+++ Available data
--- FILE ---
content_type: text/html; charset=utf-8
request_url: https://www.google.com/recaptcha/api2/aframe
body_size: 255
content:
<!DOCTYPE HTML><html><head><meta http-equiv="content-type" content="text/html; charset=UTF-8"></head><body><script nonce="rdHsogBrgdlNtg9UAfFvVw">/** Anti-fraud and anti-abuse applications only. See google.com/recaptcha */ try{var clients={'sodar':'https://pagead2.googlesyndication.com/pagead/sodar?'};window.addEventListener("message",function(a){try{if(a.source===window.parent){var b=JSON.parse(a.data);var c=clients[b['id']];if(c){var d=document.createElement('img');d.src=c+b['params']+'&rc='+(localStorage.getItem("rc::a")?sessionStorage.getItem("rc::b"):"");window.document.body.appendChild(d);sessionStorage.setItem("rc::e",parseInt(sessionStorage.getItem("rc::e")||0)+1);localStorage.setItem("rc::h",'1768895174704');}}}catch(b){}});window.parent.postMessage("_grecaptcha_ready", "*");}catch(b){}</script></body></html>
++++++
Problem statement: Nothing should be left out: repeat all of the data exactly.

Response to this task:
--- FILE ---
content_type: text/html; charset=utf-8
request_url: https://www.google.com/recaptcha/api2/aframe
body_size: 255
content:
<!DOCTYPE HTML><html><head><meta http-equiv="content-type" content="text/html; charset=UTF-8"></head><body><script nonce="rdHsogBrgdlNtg9UAfFvVw">/** Anti-fraud and anti-abuse applications only. See google.com/recaptcha */ try{var clients={'sodar':'https://pagead2.googlesyndication.com/pagead/sodar?'};window.addEventListener("message",function(a){try{if(a.source===window.parent){var b=JSON.parse(a.data);var c=clients[b['id']];if(c){var d=document.createElement('img');d.src=c+b['params']+'&rc='+(localStorage.getItem("rc::a")?sessionStorage.getItem("rc::b"):"");window.document.body.appendChild(d);sessionStorage.setItem("rc::e",parseInt(sessionStorage.getItem("rc::e")||0)+1);localStorage.setItem("rc::h",'1768895174704');}}}catch(b){}});window.parent.postMessage("_grecaptcha_ready", "*");}catch(b){}</script></body></html>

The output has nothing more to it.